Both processes are direct demonstrations of mass-energy equivalence.

Astrophysics

Solar luminosity. The sun converts about $4 \times 10^9$ kg of mass to energy per second through hydrogen fusion. Total solar luminosity: $4 \times 10^{26}$ W. The sun has about $2 \times 10^{30}$ kg of mass and will continue fusing hydrogen for another 5 billion years.

Supernovae. Stellar core collapse converts substantial mass to energy, producing the most luminous events in the universe. Type Ia supernovae are used as "standard candles" because their peak luminosity is calibrated.

Black hole accretion. Matter falling into a black hole can convert up to about 40 percent of its rest energy to radiation, the most efficient natural energy source known.

Worked example. Electron-positron annihilation

An electron and positron at rest annihilate. Calculate the total energy of the resulting two photons and their wavelengths.

Total rest energy: $2 \times 0.511$ MeV $= 1.022$ MeV $= 1.022 \times 10^6 \times 1.6 \times 10^{-19}$ J $= 1.635 \times 10^{-13}$ J.

Two photons, each with energy $0.511$ MeV $= 8.17 \times 10^{-14}$ J.

Wavelength: $\lambda = h c / E = (6.626 \times 10^{-34} \times 3 \times 10^8) / 8.17 \times 10^{-14} = 2.43 \times 10^{-12}$ m $= 2.43$ pm.

This wavelength (2.43 pm) is the Compton wavelength of the electron, characteristic of annihilation gamma rays.

Common errors

Confusing rest energy with total energy. $E_0 = m c^2$ is the rest energy. $E = \gamma m c^2$ is the total relativistic energy.

Forgetting unit conversion. Mass in kg requires $c^2$ in (m/s)$^2$ to give energy in joules. Convert to MeV using $1$ eV $= 1.6 \times 10^{-19}$ J or $1$ amu $\equiv 931.5$ MeV.

Applying $E = mc^2$ to all of mass. $E = mc^2$ is the rest energy. The total energy of a moving particle is $\gamma m c^2$, larger by a factor of $\gamma$.

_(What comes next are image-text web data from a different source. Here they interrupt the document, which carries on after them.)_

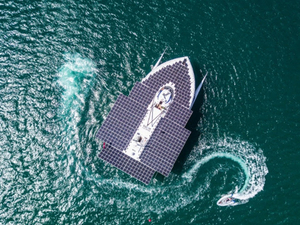 Après les Bermudes, Race for Water poursuit son Odyssée dans les Caraïbes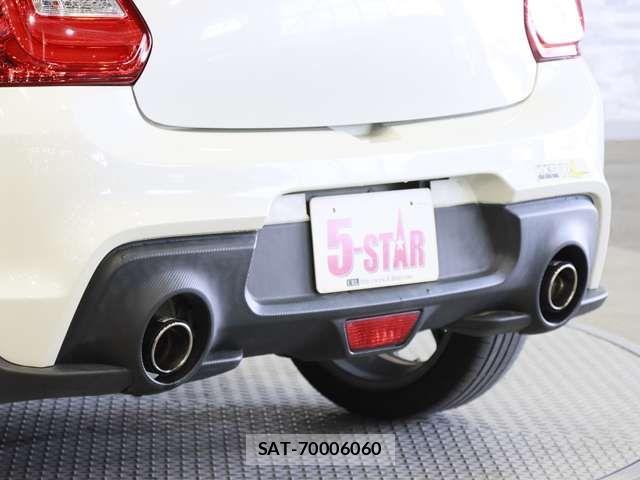 Suzuki SWIFT 2018-09 7225762-7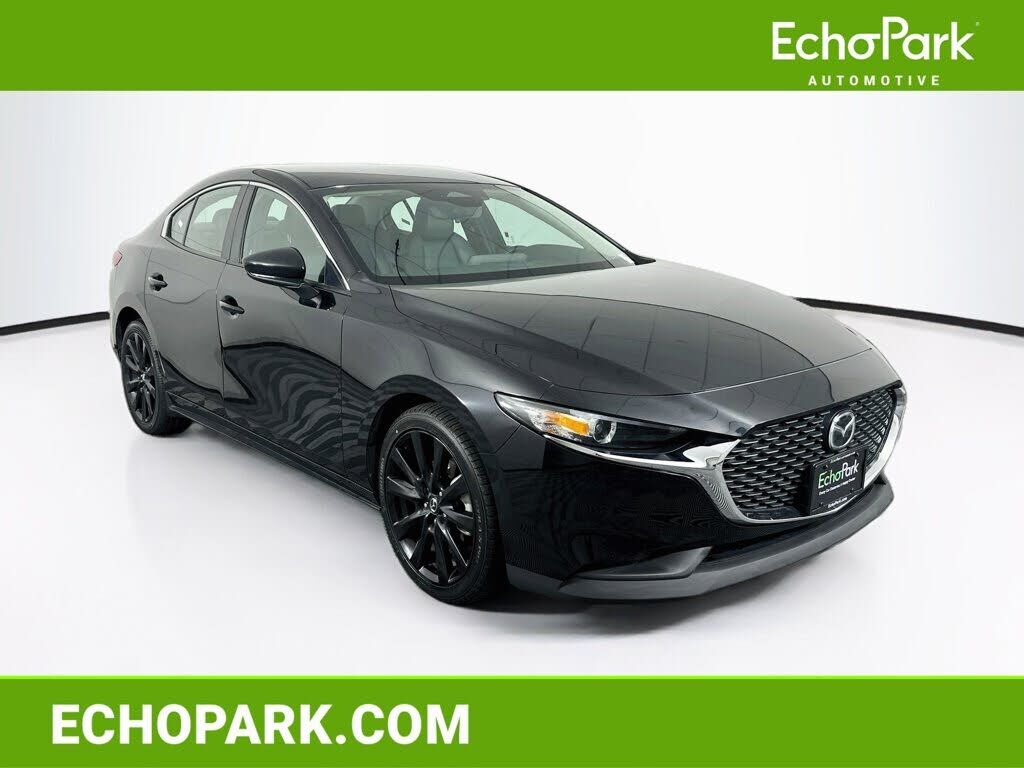2025 MAZDA Mazda3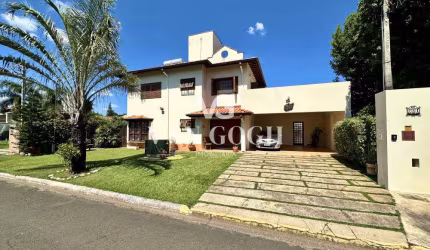Casa em condomínio fechado com 4 quartos à venda na Rua Figueira, 281, Jardim Holanda, Holambra por R$ 2.480.000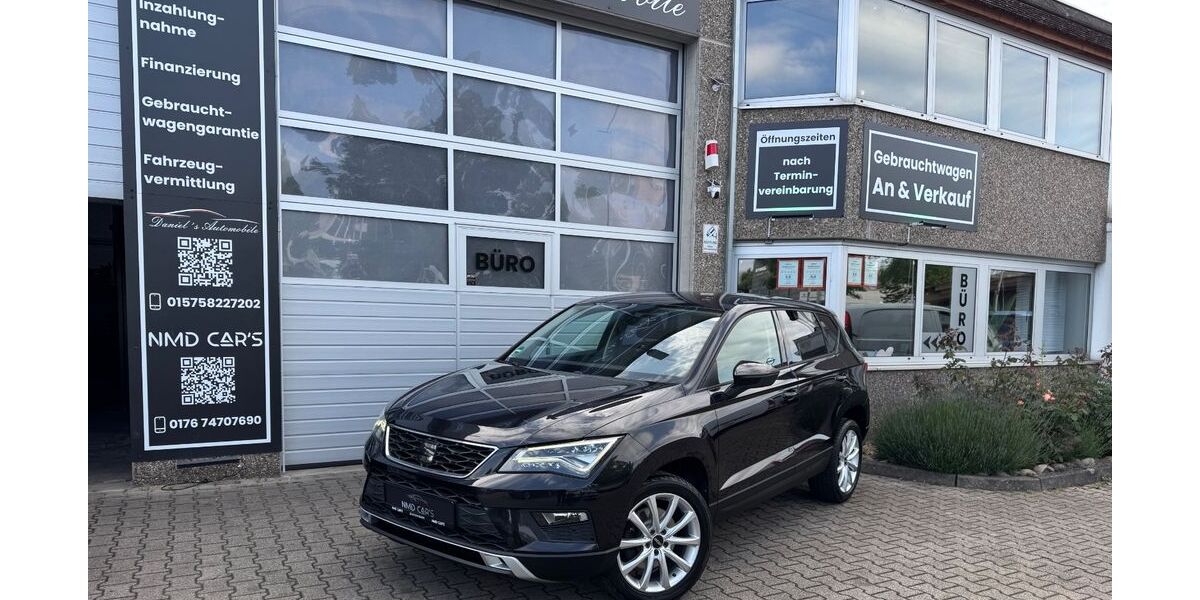 Seat Ateca 114.000 km 13.987 &euro; Bietigheim-Bissingen 74321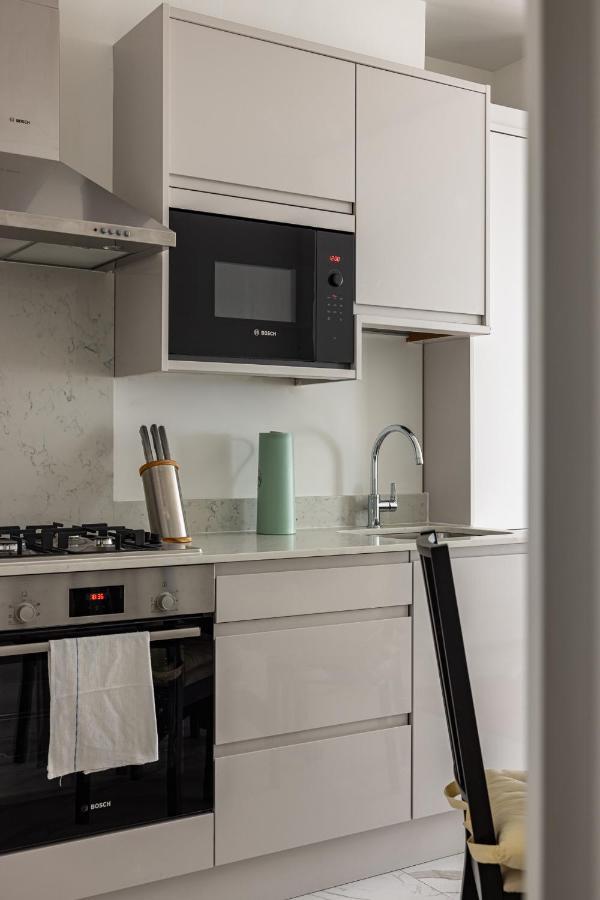 Appartement Kensington High Street Londen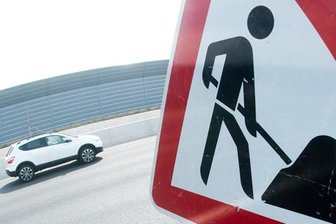Autobahn 72: Landesamt lässt Fahrbahn erneuern -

Treating mass and energy as different things. In relativity, mass and energy are different forms of the same quantity. Mass is "frozen energy"; energy is "active mass". The conversion factor is $c^2$.

Forgetting the photon case. Photons have rest mass zero but carry energy and momentum. Use $E = pc$ for photons.

In one sentence

Einstein's mass-energy equivalence $E = mc^2$ states that mass is a form of energy, with $1$ kg equivalent to $9 \times 10^{16}$ J; the total relativistic energy is $E = \gamma m c^2$ and the energy-momentum relation $E^2 = (pc)^2 + (mc^2)^2$ unifies all cases; mass-energy equivalence is demonstrated in nuclear reactions (fission and fusion), pair production and annihilation, and astrophysical energy generation in stars and supernovae.